Avec un verbe alchimique affiché derrière son nom (convertir = transmuter), il est clair que Conver parle directement (par le "verbe") à ce type d'initiés. L'allusion, par ce qui a trait dans les dessins (Nicolas Conver), à une éventuelle transmutation, voilà de quoi se faire reconnaître par certains.

En outre, avec cette forme de "taraud", instrument d'apprentissage à la sagesse, Nicolas Conver ne s'inscrit-il pas, par son prénom, dans la logique de Saint Nicolas, celui qui récompense les enfants sages ? Les enfants sages en questions seraient même de petits écoliers à entendre les éditions Grimaud. Dans ce cadre, Nicolas Conver, récompense alors les petits écoliers cherchant la sagesse, c'est bien un initiateur pour le Tarologue. Par le patron (le saint source du patronyme, mais aussi le modèle, celui qui n'a pas été converti), l'auteur qui "trace dessins" devient une "trace des saints".

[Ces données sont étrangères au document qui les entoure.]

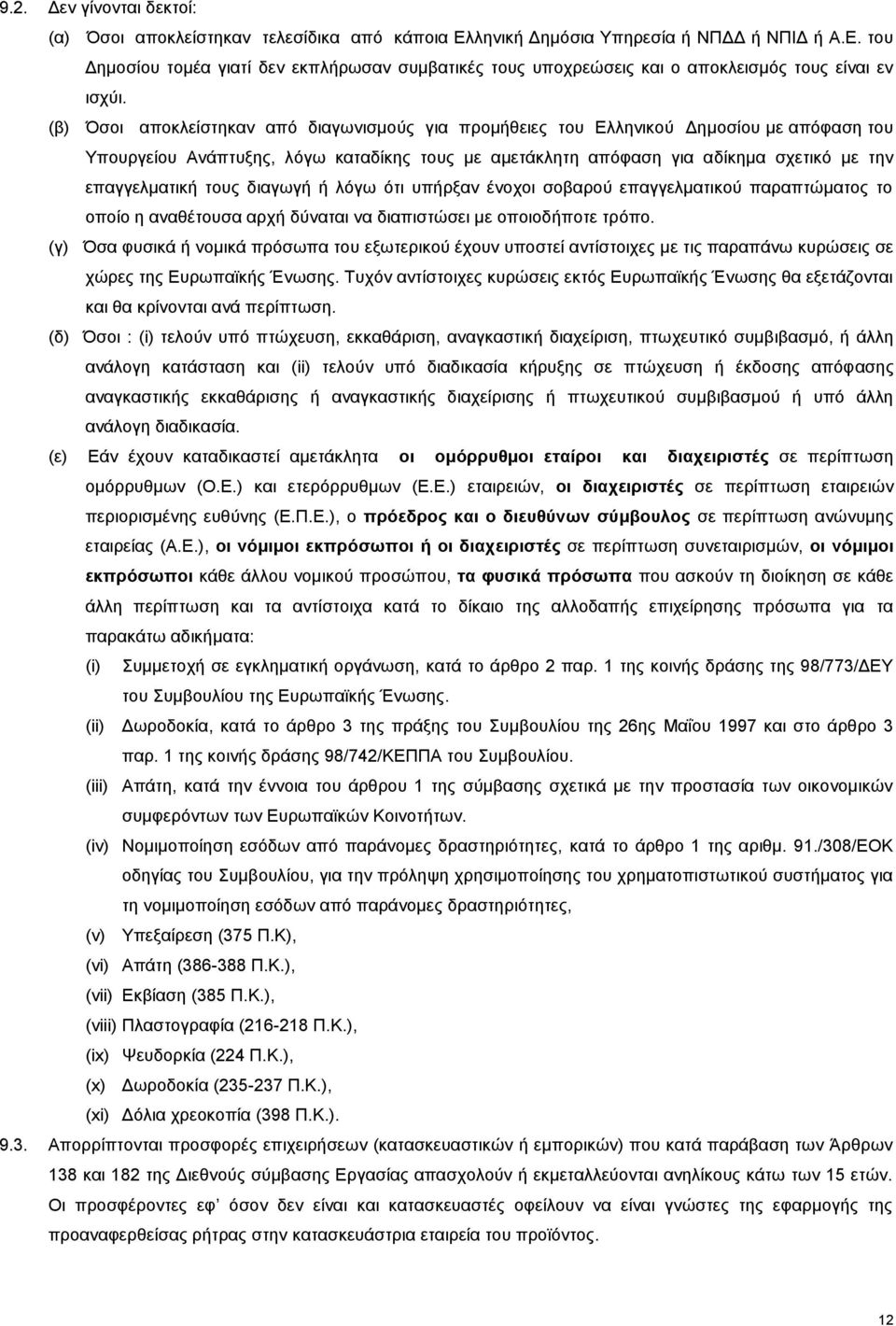 9.2. Δεν γίνονται δεκτοί:

(α) Όσοι αποκλείστηκαν τελεσίδικα από κάποια Ελληνική Δημόσια Υπηρεσία ή ΝΠΔΔ ή ΝΠΙΔ ή Α.Ε. του Δημοσίου τομέα γιατί δεν εκπλήρωσαν συμβατικές τους υποχρεώσεις και ο αποκλεισμός τους είναι εν ισχύι.

(β) Όσοι αποκλείστηκαν από διαγωνισμούς για προμήθειες του Ελληνικού Δημοσίου με απόφαση του Υπουργείου Ανάπτυξης, λόγω καταδίκης τους με αμετάκλητη απόφαση για αδίκημα σχετικό με την επαγγελματική τους διαγωγή ή λόγω ότι υπήρξαν ένοχοι σοβαρού επαγγελματικού παραπτώματος το οποίο η αναθέτουσα αρχή δύναται να διαπιστώσει με οποιοδήποτε τρόπο.

(γ) Όσα φυσικά ή νομικά πρόσωπα του εξωτερικού έχουν υποστεί αντίστοιχες με τις παραπάνω κυρώσεις σε χώρες της Ευρωπαϊκής Ένωσης. Τυχόν αντίστοιχες κυρώσεις εκτός Ευρωπαϊκής Ένωσης θα εξετάζονται και θα κρίνονται ανά περίπτωση.

(δ) Όσοι : (i) τελούν υπό πτώχευση, εκκαθάριση, αναγκαστική διαχείριση, πτωχευτικό συμβιβασμό, ή άλλη ανάλογη κατάσταση και (ii) τελούν υπό διαδικασία κήρυξης σε πτώχευση ή έκδοσης απόφασης αναγκαστικής εκκαθάρισης ή αναγκαστικής διαχείρισης ή πτωχευτικού συμβιβασμού ή υπό άλλη ανάλογη διαδικασία.

(ε) Εάν έχουν καταδικαστεί αμετάκλητα οι ομόρρυθμοι εταίροι και διαχειριστές σε περίπτωση ομόρρυθμων (Ο.Ε.) και ετερόρρυθμων (Ε.Ε.) εταιρειών, οι διαχειριστές σε περίπτωση εταιρειών περιορισμένης ευθύνης (Ε.Π.Ε.), ο πρόεδρος και ο διευθύνων σύμβουλος σε περίπτωση ανώνυμης εταιρείας (Α.Ε.), οι νόμιμοι εκπρόσωποι ή οι διαχειριστές σε περίπτωση συνεταιρισμών, οι νόμιμοι εκπρόσωποι κάθε άλλου νομικού προσώπου, τα φυσικά πρόσωπα που ασκούν τη διοίκηση σε κάθε άλλη περίπτωση και τα αντίστοιχα κατά το δίκαιο της αλλοδαπής επιχείρησης πρόσωπα για τα παρακάτω αδικήματα:

(i) Συμμετοχή σε εγκληματική οργάνωση, κατά το άρθρο 2 παρ. 1 της κοινής δράσης της 98/773/ΔΕΥ του Συμβουλίου της Ευρωπαϊκής Ένωσης.

(ii) Δωροδοκία, κατά το άρθρο 3 της πράξης του Συμβουλίου της 26ης Μαΐου 1997 και στο άρθρο 3 παρ. 1 της κοινής δράσης 98/742/ΚΕΠΠΑ του Συμβουλίου.

(iii) Απάτη, κατά την έννοια του άρθρου 1 της σύμβασης σχετικά με την προστασία των οικονομικών συμφερόντων των Ευρωπαϊκών Κοινοτήτων.

(iv) Νομιμοποίηση εσόδων από παράνομες δραστηριότητες, κατά το άρθρο 1 της αριθμ. 91./308/ΕΟΚ οδηγίας του Συμβουλίου, για την πρόληψη χρησιμοποίησης του χρηματοπιστωτικού συστήματος για τη νομιμοποίηση εσόδων από παράνομες δραστηριότητες,

(v) Υπεξαίρεση (375 Π.Κ),

(vi) Απάτη (386-388 Π.Κ.),

(vii) Εκβίαση (385 Π.Κ.),

(viii) Πλαστογραφία (216-218 Π.Κ.),

(ix) Ψευδορκία (224 Π.Κ.),

(x) Δωροδοκία (235-237 Π.Κ.),

(xi) Δόλια χρεοκοπία (398 Π.Κ.).

9.3. Απορρίπτονται προσφορές επιχειρήσεων (κατασκευαστικών ή εμπορικών) που κατά παράβαση των Άρθρων 138 και 182 της Διεθνούς σύμβασης Εργασίας απασχολούν ή εκμεταλλεύονται ανηλίκους κάτω των 15 ετών. Οι προσφέροντες εφ' όσον δεν είναι και κατασκευαστές οφείλουν να είναι γνώστες της εφαρμογής της προαναφερθείσας ρήτρας στην κατασκευάστρια εταιρεία του προϊόντος.

12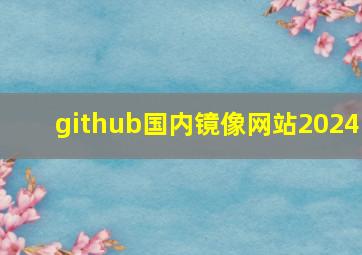 github国内镜像网站2024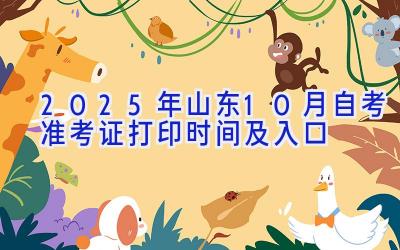 2025年山东10月自考准考证打印时间及入口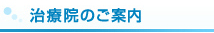 治療院のご案内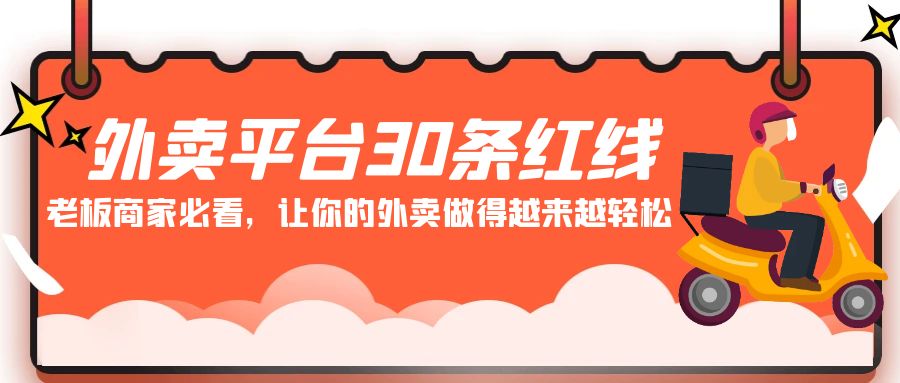 外卖平台30条红线
老板商家必看，让你的外卖做得越来越轻松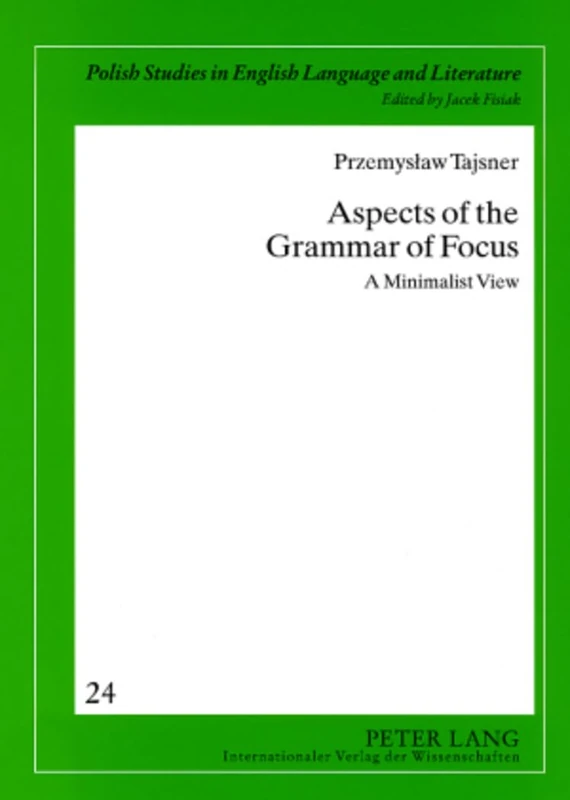 Polish Studies in English Language and Literature
Edited by Jacek Fisiak

Przemysław Tajsner

Aspects of the Grammar of Focus

A Minimalist View

24

PETER LANG
Internationaler Verlag der Wissenschaften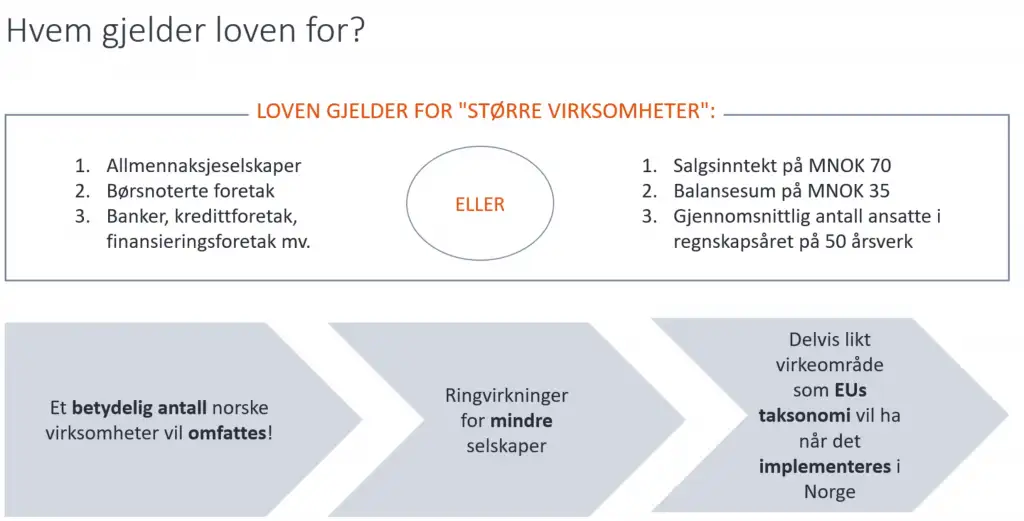 Hvem gjelder loven for?

LOVEN GJELDER FOR "STØRRE VIRKSOMHETER":

1. Allmennaksjeselskaper
2. Børsnoterte foretak
3. Banker, kredittforetak, finansieringsforetak mv.

ELLER

1. Salgsinntekt på MNOK 70
2. Balansesum på MNOK 35
3. Gjennomsnittlig antall ansatte i regnskapsåret på 50 årsverk

Et betydelig antall norske virksomheter vil omfattes!

Ringvirkninger for mindre selskaper

Delvis likt virkeområde som EUs taksonomi vil ha når det implementeres i Norge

A moins que, pour les alchimistes, cette affiliation à Nicolas, s'entendent comme une référence au plus célèbre d'entre eux : Nicolas Flamel. Ce dernier est réputé avoir réussi certaines transmutations grâce à un curieux livre. D'origine juive (c'est à dire utilisant les 22 lettres de l'alphabet hébraïque), cet ouvrage, sous forme de 3x7 feuillets (soit 21, le nombre des arcanes majeurs nommés ou numérotés), présentait, selon Nicolas Flamel, de "belles Couvertures, Gravures, Images et Portraits".

Les points communs avec le Tarot sont plus que troublants. Un même nombre de caractères dans l'être (l'écriture en 22 arcanes du Tarot majeurs, les 22 lettres de l'alphabet hébraïque), une même organisation d'ensemble en 3x7, et l'utilisation de "belles images" (précisons tout de suite qu'une anagramme de "image" est "magie", sans doute que Nicolas Flamel comme le Tarot veut ainsi nous signifier de "belles magies").

Serions nous en présence d'une même œuvre ? On pourrait certainement pencher pour cette hypothèse au regard de la matière du livre en question. En effet, celui-ci n'était ni de papier ni de parchemin mais de "déliées écorces (...) gravées au burin de fer". Du bois gravé, voilà qui nous rappelle l'origine des lames, et peut être alors les lames d'origine.

Visiblement et franchement, d'un Nicolas à l'autre, une permanence s'instaure dans le Savoir étudié. On le voit dés le prénom (ce qui est affilié à des Saints) entendu seul, le signataire des lames se montre éloquent. L'essence de la plume, nous en apprend encore plus, cette fois sur ce qui est secrètement véhiculé en son nom.

Ainsi, cette œuvre dessinée par Conver n'est elle pas une certaine forme de Conversion, définie comme "Le fait de passer d'une croyance considérée comme fausse à la vérité présumée" ? La vérité présumée, n'est elle pas dans la vision de l'être que nous propose dés le départ "le Bas te leurre", qui nous parle de croyances fausses ?

A moins que les dessins de Conver ne soient qu'une manière de Converser, c'est à dire de "parler de manière spontanée". D'une manière générale, la spontanéité des paroles, n'est ce pas également converser par la conversion comme nous le propose la langue des oiseaux ? L'action de Conver dans le jeu (illustration des dessins) devient moyen d'action pour le jeu.

Par ailleurs, que penser d'un rapprochement avec le mot "convers" présent, lui aussi, dans le langage franc ? Le dictionnaire définit un frère convers comme la "Personne qui, dans un monastère ou un couvent, se consacre aux travaux manuels". D'une part, nous avons alors à faire à un religieux, ce qui nous conforte dans le discours spirituel, "par les lames", par "des Saints", et par "mets sages", propre au Tarot.

D'autre part ce "frère", s'affilie d'une certaine manière à une fraternité, ou autrement dit, à un petit groupe d'initié. "Le frère convers" devient alors "vers le confrère" et notamment, avec Nicolas Conver, "vers le confrère de Nicolas (Flamel)". Enfin, le frère convers se définit par des travaux manuels, ce qui s'accorde entièrement avec le taraud comme instrument à main et l'idée de manipulation déjà évoquée plus haut.